Power analysis for A/B testing explained

Power analysis answers a simple question: do I have enough visitors to trust my A/B test results? It tells you how many visitors each version needs and how long to run the test. All before you start. Skip it and you’ll waste weeks on a test that was never going to give you a clear answer.

Most power analysis guides read like a statistics textbook. This one won’t. It’s a core part of A/B testing and solid testing methodology. What statistical power actually means, why skipping it costs you money, and how to do it in five minutes. No PhD required.

What is statistical power (and why should you care)?

Statistical power is the chance your test will catch a real winner when one exists.

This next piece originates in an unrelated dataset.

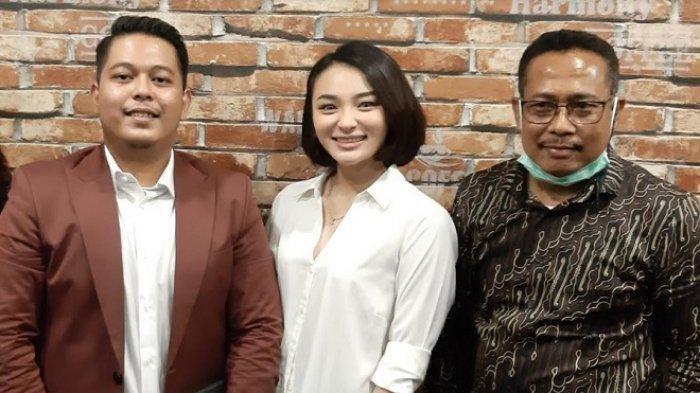 Revina VT didampingi kuasa hukumnya, Erick Mere dan Rusdi Ismail, di kawasan Semanggi, Jakarta Selatan, Kamis (29/4/2021).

Say you redesign your pricing page and the new version actually converts 15% better. Statistical power is the probability your A/B test will detect that improvement.

The standard is 80% power. That comes from Jacob Cohen, a statistician who set the convention back in 1988. At 80% power, your test has a 4-in-5 chance of catching a real difference. The flip side: 1 in 5 real winners will slip through. Your test will say “no clear winner” even though one version was genuinely better.

Think of it like fishing with a net. Power is how fine your mesh is. A test with high power has a tight net. It catches real improvements. A test with low power has holes in it. Real winners swim right through and you never know they were there.

Power connects directly to Type 1 and Type 2 errors in A/B testing. A Type 2 error is when your test misses a real winner. Power is your protection against that. Higher power means fewer missed wins.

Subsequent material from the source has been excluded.